Stored entries:
[Start of Attachment]

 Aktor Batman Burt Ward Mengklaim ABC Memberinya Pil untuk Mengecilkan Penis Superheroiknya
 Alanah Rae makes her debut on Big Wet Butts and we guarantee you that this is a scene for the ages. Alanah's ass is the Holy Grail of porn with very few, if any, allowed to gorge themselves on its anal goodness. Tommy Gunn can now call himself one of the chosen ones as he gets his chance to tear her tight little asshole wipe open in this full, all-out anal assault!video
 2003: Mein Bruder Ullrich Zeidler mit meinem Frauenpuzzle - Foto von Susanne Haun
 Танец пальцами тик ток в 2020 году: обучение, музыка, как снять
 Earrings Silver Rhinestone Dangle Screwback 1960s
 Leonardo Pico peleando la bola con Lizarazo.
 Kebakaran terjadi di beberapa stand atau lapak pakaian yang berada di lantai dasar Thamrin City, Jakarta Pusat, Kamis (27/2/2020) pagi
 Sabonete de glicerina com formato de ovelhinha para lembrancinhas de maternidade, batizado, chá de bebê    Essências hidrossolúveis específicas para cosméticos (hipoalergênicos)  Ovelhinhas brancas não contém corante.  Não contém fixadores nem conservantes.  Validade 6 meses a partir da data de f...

[End of Attachment]
[Start of Attachment]

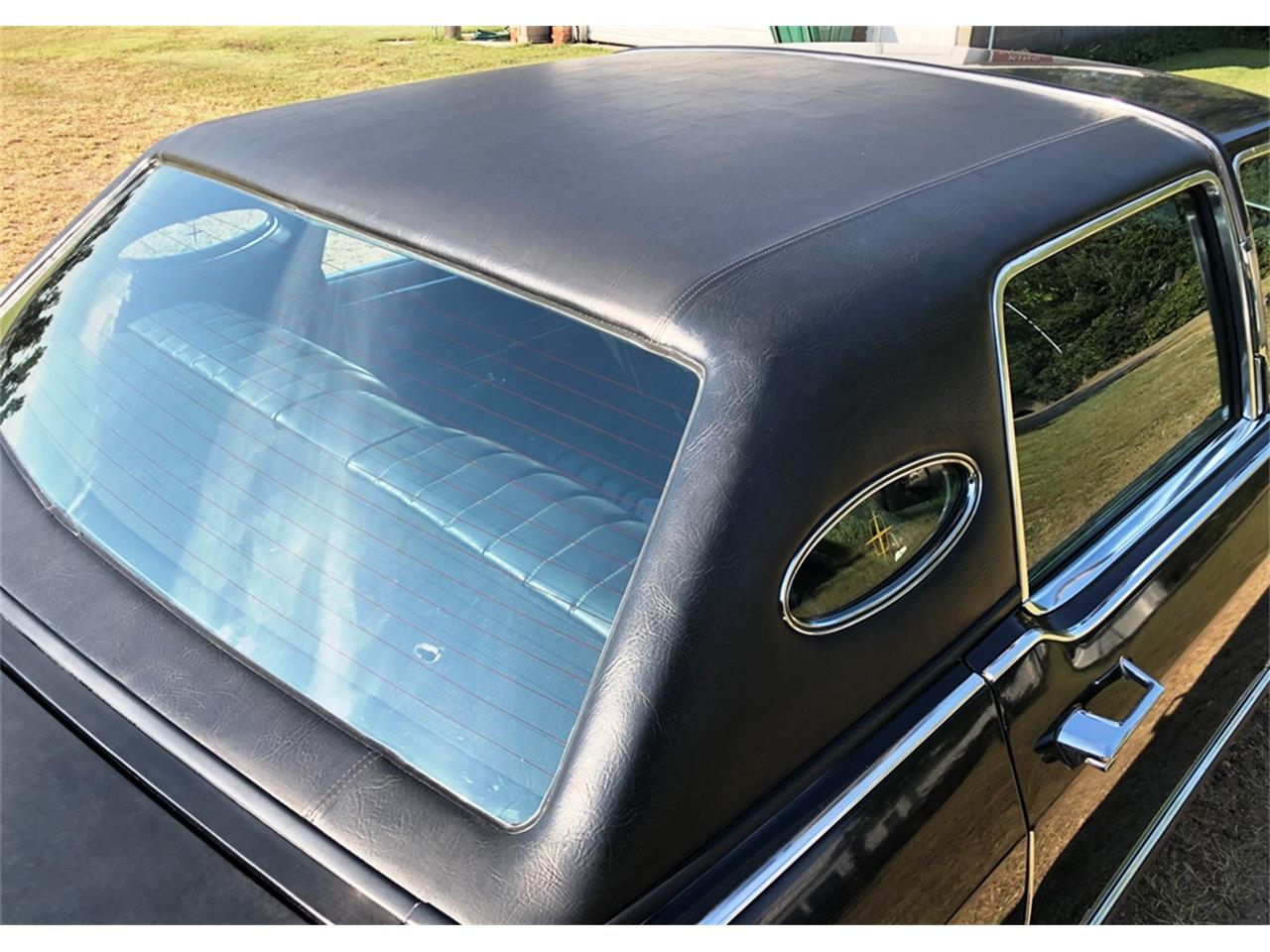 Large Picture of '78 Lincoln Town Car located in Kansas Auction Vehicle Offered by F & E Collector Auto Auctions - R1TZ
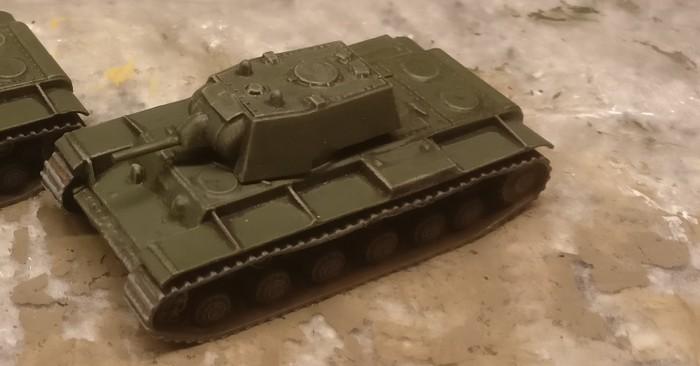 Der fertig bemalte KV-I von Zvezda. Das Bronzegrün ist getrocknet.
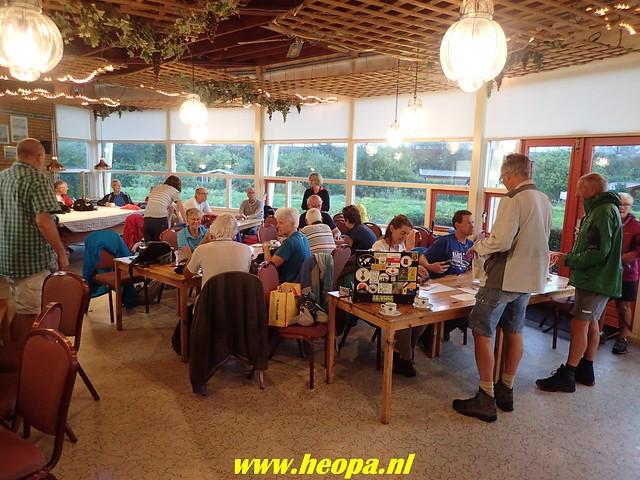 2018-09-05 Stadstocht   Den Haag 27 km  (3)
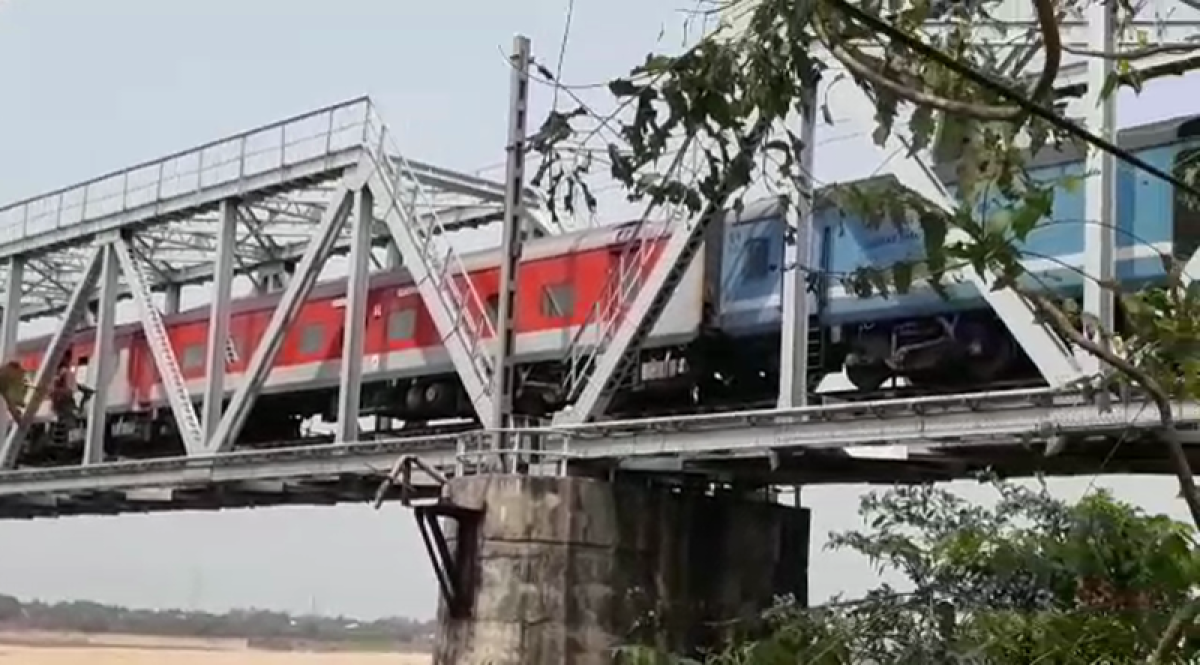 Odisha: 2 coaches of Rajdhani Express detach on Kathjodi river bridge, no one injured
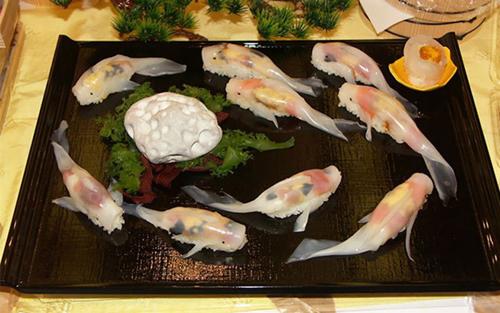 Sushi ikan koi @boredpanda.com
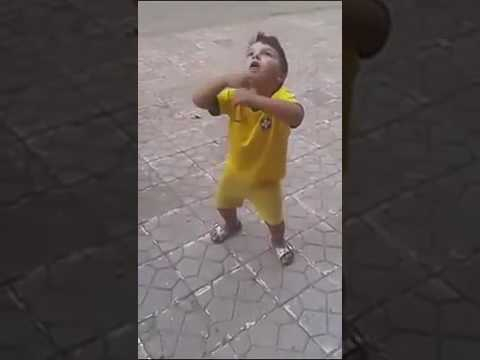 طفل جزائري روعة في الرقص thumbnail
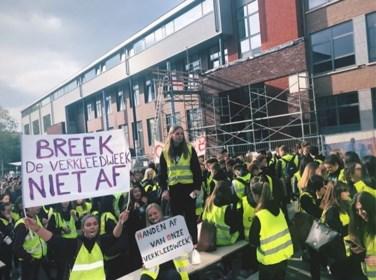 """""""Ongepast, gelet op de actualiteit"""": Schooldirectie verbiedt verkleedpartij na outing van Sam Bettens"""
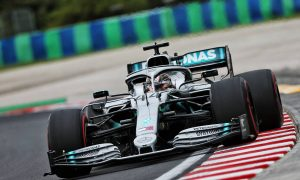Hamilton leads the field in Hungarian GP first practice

[End of Attachment]

Exercise:
Copy the entries above exactly, but only the stretch from the line containing "Odisha: 2 coaches" through the line containing "Hamilton leads the". Keep both end lines; drop the pictures.

Your solution:
 Odisha: 2 coaches of Rajdhani Express detach on Kathjodi river bridge, no one injured
 Sushi ikan koi @boredpanda.com
 طفل جزائري روعة في الرقص thumbnail
 """""""Ongepast, gelet op de actualiteit"""": Schooldirectie verbiedt verkleedpartij na outing van Sam Bettens"""
Hamilton leads the field in Hungarian GP first practice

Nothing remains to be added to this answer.